Common Defense Richard Falknor on 20 Mar 2012 07:19 pm
“Most Republicans see [the coming severe defense cuts] as a problem that can be put off until January 2013, either in a lame-duck congressional session or when (they hope) a new Republican president takes office. They are dangerously mistaken. Chairman Martin Dempsey has told the Senate Budget Committee that defense contractors are already making decisions to lay off workers in anticipation of sequestration. And to meet the January deadline, the Pentagon will have to begin canceling programs this summer. Many of these decisions, once made, could prove irreversible. A shipyard or aircraft production facility closed because of program cancellations will not be there when we are ready to buy ships and planes again.” — Marc A. Thiessen
We would add to Mr. Thiessen’s insight — “most Republicans” who are even aware of these cuts.
Twice last month here we highlighted the pioneering work of the Center for Security Policy (CSP) in showing, right down to cities and counties in Maryland and Virginia (and of course nationally), the economic consequences of coming defense cuts.
In CSP’s words —
“Defense budgets for 2013-2021 were cut $487 billion – a 9% cut at a minimum. ‘Sequestration,’ required by law with passage of the Budget Control Act in 2011, mandates $500 billion more in 2013-2021 defense cuts – an 18% cut, at a minimum.
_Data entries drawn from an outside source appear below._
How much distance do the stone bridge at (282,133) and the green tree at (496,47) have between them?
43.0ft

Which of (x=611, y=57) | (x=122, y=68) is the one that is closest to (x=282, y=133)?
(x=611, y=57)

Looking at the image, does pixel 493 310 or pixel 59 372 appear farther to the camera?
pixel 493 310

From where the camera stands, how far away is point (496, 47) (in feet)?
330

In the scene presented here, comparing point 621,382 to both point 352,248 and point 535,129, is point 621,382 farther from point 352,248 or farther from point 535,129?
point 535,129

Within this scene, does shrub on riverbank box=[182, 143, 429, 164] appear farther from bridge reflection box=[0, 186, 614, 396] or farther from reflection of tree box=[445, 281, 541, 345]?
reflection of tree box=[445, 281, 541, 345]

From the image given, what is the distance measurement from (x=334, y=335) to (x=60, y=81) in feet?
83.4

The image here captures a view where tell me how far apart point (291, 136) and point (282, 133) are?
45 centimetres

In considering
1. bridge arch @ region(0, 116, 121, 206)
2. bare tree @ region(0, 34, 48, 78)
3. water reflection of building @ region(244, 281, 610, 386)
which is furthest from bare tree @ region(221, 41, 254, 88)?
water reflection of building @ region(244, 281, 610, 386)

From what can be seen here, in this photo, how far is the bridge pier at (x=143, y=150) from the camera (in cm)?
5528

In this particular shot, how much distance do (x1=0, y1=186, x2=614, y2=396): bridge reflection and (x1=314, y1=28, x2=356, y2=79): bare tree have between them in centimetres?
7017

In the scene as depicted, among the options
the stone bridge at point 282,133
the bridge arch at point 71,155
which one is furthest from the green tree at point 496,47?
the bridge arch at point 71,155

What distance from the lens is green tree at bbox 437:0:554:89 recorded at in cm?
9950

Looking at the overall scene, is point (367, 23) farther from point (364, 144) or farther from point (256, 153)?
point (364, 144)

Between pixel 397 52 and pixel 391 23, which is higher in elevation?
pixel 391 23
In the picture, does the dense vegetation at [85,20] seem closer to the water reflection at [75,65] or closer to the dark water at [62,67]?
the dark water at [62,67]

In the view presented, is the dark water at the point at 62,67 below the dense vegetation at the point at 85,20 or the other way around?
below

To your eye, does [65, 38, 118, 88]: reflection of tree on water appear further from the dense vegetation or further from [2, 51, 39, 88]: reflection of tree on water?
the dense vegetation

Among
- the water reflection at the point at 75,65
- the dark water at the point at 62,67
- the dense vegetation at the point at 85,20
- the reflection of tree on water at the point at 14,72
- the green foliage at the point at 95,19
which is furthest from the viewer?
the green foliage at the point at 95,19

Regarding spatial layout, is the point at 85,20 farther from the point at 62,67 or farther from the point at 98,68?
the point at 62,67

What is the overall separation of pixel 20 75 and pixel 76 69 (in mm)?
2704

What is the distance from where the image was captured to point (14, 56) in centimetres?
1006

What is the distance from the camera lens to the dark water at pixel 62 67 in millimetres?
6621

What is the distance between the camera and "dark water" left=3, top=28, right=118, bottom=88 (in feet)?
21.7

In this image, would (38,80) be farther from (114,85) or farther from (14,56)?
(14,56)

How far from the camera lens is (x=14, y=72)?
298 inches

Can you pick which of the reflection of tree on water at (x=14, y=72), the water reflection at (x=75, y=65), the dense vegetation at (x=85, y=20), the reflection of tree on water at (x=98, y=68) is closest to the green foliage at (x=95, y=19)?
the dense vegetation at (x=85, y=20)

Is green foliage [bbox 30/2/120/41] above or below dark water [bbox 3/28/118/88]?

President Obama has stated he will veto any attempt by Congress to reverse these cuts.”
American Enterprise Institute (AEI) visiting fellow Thiessen explained more background (Washington Post) last Thursday —
“Unless Congress acts, this summer the Pentagon will begin making across-the-board cuts in defense programs — cuts that will eventually be so deep that the chairman of the Joint Chiefs of Staff has said they will end the United States’s status as a global superpower. Yet there seems to be almost no sense of urgency among congressional Republicans for immediate action to stop this gutting of the country’s national defense. Ronald Reagan, the architect of ‘peace through strength,’ would be appalled.
The GOP shares a large part of the blame for putting our military in this predicament. As part of last year’s Budget Control Act, Republicans agreed to $600 billion in automatic defense cuts (scheduled to begin in January 2013) if the congressional deficit-reduction supercommittee failed to reach agreement. The GOP refused to include automatic tax increases as part of this sequester. But automatic cuts to national defense? This Republicans were willing to risk.”
Thiessen, a former Donald Rumsfeld aide, pointed to the increasing foreign threats to an insufficiently prepared America —
“Iran is pursuing nuclear weapons. China is dramatically increasing its defense budget. The Middle East is in turmoil. Terrorists are plotting attacks. Gen. Dempsey recently told Congress, ‘We are living in the most dangerous time in my lifetime.’ Republicans who proudly call themselves ‘constitutional conservatives’ need to remember their first responsibility under the Constitution is to ‘provide for the common defense.’ If they don’t reverse the sequester, they will have failed that responsibility.”
AEI’s Thiessen is right when he suggests that the GOP Congressional leadership (in our view, an inept and timid crowd) led us into the Obama defense- sequestration trap.
As Heritage Action declared last July 31 at the time of the “budget deal” —
“We are skeptical of ‘super committees’ tasked with brokering grand bargains and we are adamantly opposed to committees that are given the authority to raise taxes on the American people and to bring about the gutting of our national defense budget. This deal highlights how dysfunctional Washington has become and we will continue to oppose it as insufficient to the task at hand.” (Underscoring Forum’s.)
We agree about the imperative of reversing the sequester (and more) – although we certainly don’t believe an adequate defense requires tax hikes.
See The Local Consequences of the Coming Cuts
Readers are encouraged to revisit how the coming defense cuts will affect their towns and counties in Maryland and Virginia.
Who knew that Montgomery County, Maryland had over $7 billion in defense contracts in 2010? Certainly not the “anti-war” dwellers of Takoma Park.
Across the Potomac, Fairfax County and Fairfax City, Virginia total nearly $28 billion in defense contracts in 2010.
A Better Approach Through The Enactment of The Ryan Budget in 2013?
“Rather than hampering our troops with the specter of blind and massive cuts in the years to come, Chairman Ryan pays down sequestration for the first year; giving us all time to find a comprehensive solution.” (Underscoring Forum’s.)
Maryland and Virginia voters themselves need to bring Congressional incumbents and challengers to a more alert mind on the consequences of these imminent defense cuts in their constituencies. In the national capital area, these cuts might well have grave results for many family budgets and for home values.